#### Records of scene-based questions
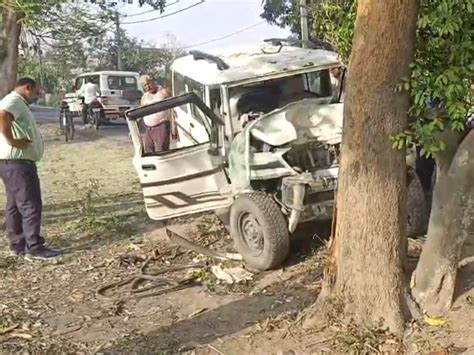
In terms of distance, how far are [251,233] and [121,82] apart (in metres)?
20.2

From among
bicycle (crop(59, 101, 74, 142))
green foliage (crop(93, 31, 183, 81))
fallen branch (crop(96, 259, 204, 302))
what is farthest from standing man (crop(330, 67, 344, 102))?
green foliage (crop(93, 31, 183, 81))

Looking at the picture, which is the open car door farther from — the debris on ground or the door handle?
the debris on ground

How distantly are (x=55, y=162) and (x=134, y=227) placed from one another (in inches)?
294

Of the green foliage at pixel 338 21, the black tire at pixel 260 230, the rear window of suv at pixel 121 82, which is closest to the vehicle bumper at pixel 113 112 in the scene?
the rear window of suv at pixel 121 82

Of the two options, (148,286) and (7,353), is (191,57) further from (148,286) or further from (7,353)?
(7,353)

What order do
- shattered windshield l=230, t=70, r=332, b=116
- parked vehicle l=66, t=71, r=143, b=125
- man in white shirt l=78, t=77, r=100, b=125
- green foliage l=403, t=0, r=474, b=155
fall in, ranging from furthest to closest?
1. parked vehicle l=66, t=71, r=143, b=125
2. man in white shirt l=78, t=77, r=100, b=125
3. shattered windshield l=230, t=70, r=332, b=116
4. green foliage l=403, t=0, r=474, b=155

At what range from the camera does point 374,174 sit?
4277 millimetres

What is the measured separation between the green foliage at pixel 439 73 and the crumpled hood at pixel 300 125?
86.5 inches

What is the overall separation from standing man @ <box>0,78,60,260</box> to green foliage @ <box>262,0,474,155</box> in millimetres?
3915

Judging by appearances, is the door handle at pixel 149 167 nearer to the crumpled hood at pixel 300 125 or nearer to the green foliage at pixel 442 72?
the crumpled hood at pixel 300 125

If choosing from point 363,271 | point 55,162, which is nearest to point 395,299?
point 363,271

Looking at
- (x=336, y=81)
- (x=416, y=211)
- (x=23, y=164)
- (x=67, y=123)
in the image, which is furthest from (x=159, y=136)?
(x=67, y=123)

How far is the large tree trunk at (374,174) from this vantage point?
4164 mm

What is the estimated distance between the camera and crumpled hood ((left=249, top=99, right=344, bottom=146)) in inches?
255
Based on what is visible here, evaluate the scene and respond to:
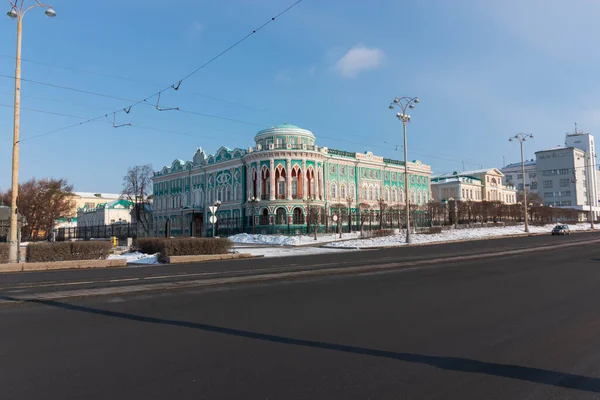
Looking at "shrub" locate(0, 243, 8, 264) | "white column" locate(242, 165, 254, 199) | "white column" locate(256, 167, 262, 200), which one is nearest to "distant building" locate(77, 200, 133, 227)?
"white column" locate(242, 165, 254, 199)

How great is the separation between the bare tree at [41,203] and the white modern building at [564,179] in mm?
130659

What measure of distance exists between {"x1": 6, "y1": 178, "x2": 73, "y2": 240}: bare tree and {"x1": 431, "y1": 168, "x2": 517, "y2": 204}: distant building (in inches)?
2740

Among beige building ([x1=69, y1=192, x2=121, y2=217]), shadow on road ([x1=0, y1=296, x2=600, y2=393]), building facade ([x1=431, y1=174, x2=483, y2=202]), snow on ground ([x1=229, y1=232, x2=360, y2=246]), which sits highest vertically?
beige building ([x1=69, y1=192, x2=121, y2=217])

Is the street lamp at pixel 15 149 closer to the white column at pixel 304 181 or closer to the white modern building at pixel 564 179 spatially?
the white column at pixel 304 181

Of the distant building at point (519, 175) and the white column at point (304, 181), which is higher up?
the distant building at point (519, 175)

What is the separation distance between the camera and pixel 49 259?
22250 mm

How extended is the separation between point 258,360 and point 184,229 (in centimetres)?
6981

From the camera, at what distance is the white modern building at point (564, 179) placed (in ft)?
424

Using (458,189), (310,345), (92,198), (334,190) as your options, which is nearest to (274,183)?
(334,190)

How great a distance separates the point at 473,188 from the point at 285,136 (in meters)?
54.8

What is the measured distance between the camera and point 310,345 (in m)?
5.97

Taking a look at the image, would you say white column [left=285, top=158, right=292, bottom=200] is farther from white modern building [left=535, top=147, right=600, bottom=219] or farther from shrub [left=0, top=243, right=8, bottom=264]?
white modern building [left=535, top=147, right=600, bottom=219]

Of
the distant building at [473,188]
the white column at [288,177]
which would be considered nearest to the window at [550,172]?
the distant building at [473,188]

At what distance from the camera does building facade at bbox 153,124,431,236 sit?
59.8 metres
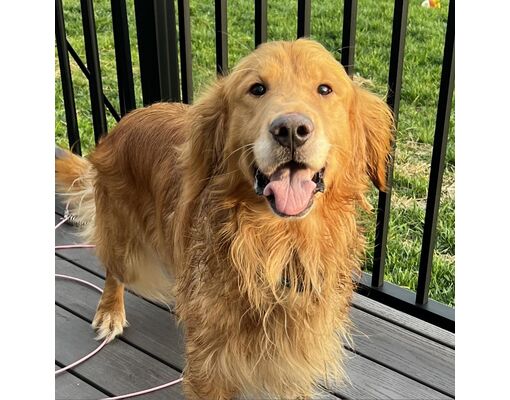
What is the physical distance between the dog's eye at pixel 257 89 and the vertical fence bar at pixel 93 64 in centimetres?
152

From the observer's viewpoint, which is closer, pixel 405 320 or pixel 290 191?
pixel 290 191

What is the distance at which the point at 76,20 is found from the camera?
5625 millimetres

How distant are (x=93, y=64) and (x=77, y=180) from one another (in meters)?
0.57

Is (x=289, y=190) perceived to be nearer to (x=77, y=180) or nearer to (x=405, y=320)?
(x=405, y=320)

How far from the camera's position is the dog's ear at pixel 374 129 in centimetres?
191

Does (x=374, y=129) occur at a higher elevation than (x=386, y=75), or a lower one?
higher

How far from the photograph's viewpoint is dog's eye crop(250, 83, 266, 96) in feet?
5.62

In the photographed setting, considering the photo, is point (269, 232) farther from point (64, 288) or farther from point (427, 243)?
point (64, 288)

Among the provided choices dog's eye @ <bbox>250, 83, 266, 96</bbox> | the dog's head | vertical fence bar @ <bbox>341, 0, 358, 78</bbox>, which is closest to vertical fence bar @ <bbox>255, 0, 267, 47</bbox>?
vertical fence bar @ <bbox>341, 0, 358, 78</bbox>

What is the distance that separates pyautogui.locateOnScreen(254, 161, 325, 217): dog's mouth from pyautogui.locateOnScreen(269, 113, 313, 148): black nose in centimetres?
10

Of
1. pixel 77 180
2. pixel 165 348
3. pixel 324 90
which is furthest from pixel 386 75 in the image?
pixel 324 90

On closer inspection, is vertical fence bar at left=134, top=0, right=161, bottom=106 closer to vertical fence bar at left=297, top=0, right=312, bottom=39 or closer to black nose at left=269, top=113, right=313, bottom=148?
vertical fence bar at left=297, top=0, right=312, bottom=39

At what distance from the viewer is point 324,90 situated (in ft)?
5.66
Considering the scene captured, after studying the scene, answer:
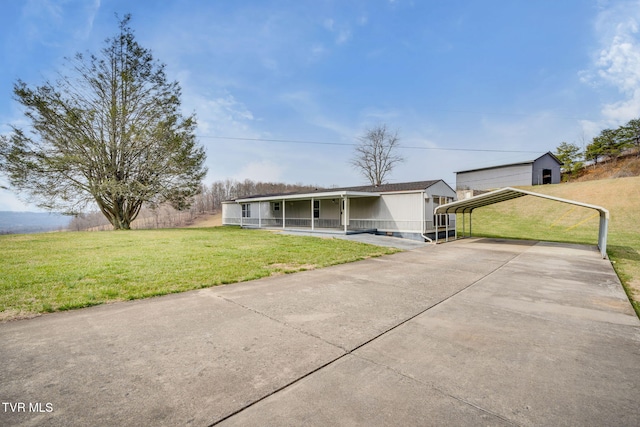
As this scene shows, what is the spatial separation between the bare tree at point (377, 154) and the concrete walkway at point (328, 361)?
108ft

#### Written instruction
Can you return the records from the line containing "Among beige building" through the line containing "59.8 metres", both included, reproduced verbatim?

#### Worked answer
Among beige building ([x1=69, y1=192, x2=121, y2=217]), shadow on road ([x1=0, y1=296, x2=600, y2=393]), building facade ([x1=431, y1=174, x2=483, y2=202]), snow on ground ([x1=229, y1=232, x2=360, y2=246]), which sits highest vertically?
beige building ([x1=69, y1=192, x2=121, y2=217])

Is the street lamp at pixel 15 149 closer to the white column at pixel 304 181 or closer to the white modern building at pixel 564 179 spatially?
the white column at pixel 304 181

Of the distant building at point (519, 175) and the white column at point (304, 181), which is higher up?
the distant building at point (519, 175)

What is the separation distance between the camera and pixel 49 259?
22250 mm

How extended is the separation between point 258,360 and point 184,229 (in centimetres)?
6981

From the camera, at what distance is the white modern building at point (564, 179) placed (in ft)?
424

Using (458,189), (310,345), (92,198), (334,190) as your options, which is nearest to (274,183)?
(334,190)

How great a distance separates the point at 473,188 from the point at 285,136 (in meters)?
54.8

What is the measured distance between the camera and point 310,345 (in m)?
5.97

Taking a look at the image, would you say white column [left=285, top=158, right=292, bottom=200] is farther from white modern building [left=535, top=147, right=600, bottom=219] or farther from shrub [left=0, top=243, right=8, bottom=264]?
white modern building [left=535, top=147, right=600, bottom=219]

Of
the distant building at [473,188]
the white column at [288,177]
which would be considered nearest to the window at [550,172]?
the distant building at [473,188]

At what distance from the camera does building facade at bbox 153,124,431,236 sit?
59.8 metres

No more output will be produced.